__Work to complete__:
1. Copy the part of the text on Chrysotropia ciliata that opens with the words containing "The Chrysotropia ciliata" and closes with "producing the honeydew.", replacing "beeches" with "beech trees".
2. Answer these questions from the text on Chrysotropia ciliata:
(a) About how many genera does the family Chrysopidae include?
(b) Where is Chrysotropia ciliata reported?
(c) What do the mature larvae use to weave their cocoon?

__Text for analysis__:
================
Family : Chrysopidae
Text © Prof. Santi Longo
English translation by Mario Beltramini
Chrysotropia ciliata (Wesmael, 1841) belongs to the order Neuroptera that counts about 4500 species subdivided in the three orders Megaloptera, Rhaphidioptera and Planipennia.
To the last suborder belongs the family Chrysopidae that includes about 40 genera.
The adults of this family have a medium sized body with delicate tegument of colour varying from yellow to green. The head, called hypogned, is facing down. The antennae are filiform, the mouthpart is of masticatory type. The eyes, of reduced dimensions, are prominent with metallic reflections. The wings are developed, transparent with iridescent reflections, rich in veins.
The larvae are campodeiform due to their resemblance with the adults of the Diplura, primitive hexapods of the genus Campodea. The body is depressed and has ambulatory legs.
The mouthpart is pungent sucking, shaped like a forceps. With this, the insect blocks the prey and injects into it the digestive secretions that liquefy the tissues, allowing their suction. The upper part of the body has numerous integumental reliefs. Some species mimetize putting on their own body the exuviae of the preys.
The mature larvae weave a cocoon with the silk secreted by their secretory organs, homologous to the kidneys, called Malpighian tubules. Before the adults’ flickering, the pupae abandon the cocoon.
The generic name Chrysotropia is composed by the old Greek “χρυσός” (chrysós), gold, and by “τροπία” (tropìa), to change, to transform with reference to the changes in colours of the wings depending on the inclination of the light. The specific term ciliata, with the eyelashes in Latin, is a clear reference to the eyelashes present on the wings.
Zoogeography
Chrysotropia ciliata is reported in western and central Europe, in the Middle East and in central-eastern Asia.
The Chrysotropia ciliata at the larval stage as well as adult, is an active predator of cottony mealybugs: and is often present on various arboreal species such as the beeches infested by the Beech scale Cryptococcus fagisuga, as well as on fruit and ornamental plants infested by Pseudococcids belonging to genera Planococcus, Pseudococcus, etc.
The bodies of the victims emptied of the tissues and especially the waxy ovisacs are placed by the larva as protection of its body also for camouflaging and escaping the predating ants that protect the scale insects producing the honeydew.
================
__Stored data__:

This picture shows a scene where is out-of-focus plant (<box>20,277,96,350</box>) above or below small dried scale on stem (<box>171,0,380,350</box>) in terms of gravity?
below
================
__Written responses__:
1.
The Chrysotropia ciliata at the larval stage as well as adult, is an active predator of cottony mealybugs: and is often present on various arboreal species such as the beech trees infested by the Beech scale Cryptococcus fagisuga, as well as on fruit and ornamental plants infested by Pseudococcids belonging to genera Planococcus, Pseudococcus, etc.
The bodies of the victims emptied of the tissues and especially the waxy ovisacs are placed by the larva as protection of its body also for camouflaging and escaping the predating ants that protect the scale insects producing the honeydew.

2.
(a) About 40 genera.
(b) In western and central Europe, in the Middle East and in central-eastern Asia.
(c) Silk secreted by their Malpighian tubules.